* **Work required**:
Pick out every line below that contains the word "logo" and copy each one in full. Case counts, so match the word only where its capitalization is identical.
□ □ □
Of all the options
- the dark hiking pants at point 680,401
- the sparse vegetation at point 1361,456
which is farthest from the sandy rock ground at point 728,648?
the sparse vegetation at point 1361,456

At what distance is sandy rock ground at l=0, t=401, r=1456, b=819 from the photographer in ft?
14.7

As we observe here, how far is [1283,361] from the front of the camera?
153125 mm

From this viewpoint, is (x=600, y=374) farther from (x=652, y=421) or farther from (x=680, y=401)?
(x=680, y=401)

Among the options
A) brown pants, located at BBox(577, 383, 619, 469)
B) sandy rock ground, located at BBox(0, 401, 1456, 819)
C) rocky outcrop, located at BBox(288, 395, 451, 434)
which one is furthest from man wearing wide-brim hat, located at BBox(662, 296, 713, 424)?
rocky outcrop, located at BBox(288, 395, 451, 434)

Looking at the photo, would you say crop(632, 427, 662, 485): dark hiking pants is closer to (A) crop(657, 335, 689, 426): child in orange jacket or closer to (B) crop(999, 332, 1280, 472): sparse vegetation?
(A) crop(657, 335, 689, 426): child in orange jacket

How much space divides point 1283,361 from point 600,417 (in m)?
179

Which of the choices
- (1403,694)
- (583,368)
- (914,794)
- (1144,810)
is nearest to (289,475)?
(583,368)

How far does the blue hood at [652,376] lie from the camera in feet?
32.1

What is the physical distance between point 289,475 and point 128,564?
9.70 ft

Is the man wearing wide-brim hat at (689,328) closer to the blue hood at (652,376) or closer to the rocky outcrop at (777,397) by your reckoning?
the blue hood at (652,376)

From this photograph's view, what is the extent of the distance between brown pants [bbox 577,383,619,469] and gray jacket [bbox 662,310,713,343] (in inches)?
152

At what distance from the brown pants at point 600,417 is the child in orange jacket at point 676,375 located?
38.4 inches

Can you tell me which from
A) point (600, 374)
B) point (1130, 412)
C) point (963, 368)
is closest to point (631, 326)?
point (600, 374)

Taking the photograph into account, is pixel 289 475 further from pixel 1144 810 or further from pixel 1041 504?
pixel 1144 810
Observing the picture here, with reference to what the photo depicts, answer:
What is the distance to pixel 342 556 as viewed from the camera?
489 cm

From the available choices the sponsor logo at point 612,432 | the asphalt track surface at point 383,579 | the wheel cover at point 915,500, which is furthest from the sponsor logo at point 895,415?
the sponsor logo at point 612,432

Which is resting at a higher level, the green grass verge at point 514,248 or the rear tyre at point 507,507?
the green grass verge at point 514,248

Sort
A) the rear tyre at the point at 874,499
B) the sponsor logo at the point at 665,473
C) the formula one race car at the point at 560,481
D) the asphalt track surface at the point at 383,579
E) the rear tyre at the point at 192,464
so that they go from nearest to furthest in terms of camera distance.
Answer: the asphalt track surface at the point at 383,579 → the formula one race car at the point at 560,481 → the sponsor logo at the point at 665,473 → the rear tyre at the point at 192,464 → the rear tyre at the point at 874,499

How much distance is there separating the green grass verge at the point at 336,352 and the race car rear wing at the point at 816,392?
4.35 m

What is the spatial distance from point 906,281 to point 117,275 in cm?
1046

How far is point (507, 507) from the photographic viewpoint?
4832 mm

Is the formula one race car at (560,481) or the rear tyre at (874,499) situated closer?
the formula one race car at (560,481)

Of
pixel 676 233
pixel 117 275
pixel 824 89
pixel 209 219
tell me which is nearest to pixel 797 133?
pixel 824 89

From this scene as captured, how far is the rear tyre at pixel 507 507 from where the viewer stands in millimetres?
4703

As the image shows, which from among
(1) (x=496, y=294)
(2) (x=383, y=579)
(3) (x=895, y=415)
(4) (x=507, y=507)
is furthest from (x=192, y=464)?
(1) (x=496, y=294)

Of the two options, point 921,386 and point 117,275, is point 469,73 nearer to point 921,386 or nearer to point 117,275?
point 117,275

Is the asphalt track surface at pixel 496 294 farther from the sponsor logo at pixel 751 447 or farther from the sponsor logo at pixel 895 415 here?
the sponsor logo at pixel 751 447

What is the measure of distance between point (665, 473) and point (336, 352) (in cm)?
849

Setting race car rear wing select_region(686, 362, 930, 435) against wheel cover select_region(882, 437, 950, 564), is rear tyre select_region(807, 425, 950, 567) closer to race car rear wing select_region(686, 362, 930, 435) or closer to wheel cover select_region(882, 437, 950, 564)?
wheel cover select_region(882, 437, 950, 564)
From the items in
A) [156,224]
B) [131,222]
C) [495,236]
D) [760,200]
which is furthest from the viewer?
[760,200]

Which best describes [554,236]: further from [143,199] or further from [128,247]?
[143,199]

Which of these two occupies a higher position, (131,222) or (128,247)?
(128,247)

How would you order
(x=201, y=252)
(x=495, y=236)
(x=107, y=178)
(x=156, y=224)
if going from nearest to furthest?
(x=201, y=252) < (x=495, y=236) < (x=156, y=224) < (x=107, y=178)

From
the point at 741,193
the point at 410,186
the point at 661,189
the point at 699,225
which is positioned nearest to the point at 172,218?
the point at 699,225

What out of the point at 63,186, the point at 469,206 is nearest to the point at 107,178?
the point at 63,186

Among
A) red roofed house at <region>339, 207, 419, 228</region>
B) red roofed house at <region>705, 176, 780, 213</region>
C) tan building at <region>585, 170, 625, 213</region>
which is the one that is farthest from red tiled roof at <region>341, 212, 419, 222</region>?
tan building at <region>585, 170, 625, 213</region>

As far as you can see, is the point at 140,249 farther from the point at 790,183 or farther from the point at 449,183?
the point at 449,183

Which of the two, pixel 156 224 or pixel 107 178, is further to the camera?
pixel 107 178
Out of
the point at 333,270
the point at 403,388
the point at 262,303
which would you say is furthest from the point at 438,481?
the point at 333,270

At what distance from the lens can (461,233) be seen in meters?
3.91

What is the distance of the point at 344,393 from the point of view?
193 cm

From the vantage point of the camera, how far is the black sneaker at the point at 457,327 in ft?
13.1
□ □ □
* **Result for this exercise**:
From the available choices the sponsor logo at point 612,432 | the asphalt track surface at point 383,579 | the wheel cover at point 915,500, which is furthest from the sponsor logo at point 895,415?
the sponsor logo at point 612,432
B) the sponsor logo at the point at 665,473
Answer: the asphalt track surface at the point at 383,579 → the formula one race car at the point at 560,481 → the sponsor logo at the point at 665,473 → the rear tyre at the point at 192,464 → the rear tyre at the point at 874,499
Is the asphalt track surface at pixel 496 294 farther from the sponsor logo at pixel 751 447 or farther from the sponsor logo at pixel 895 415 here?
the sponsor logo at pixel 751 447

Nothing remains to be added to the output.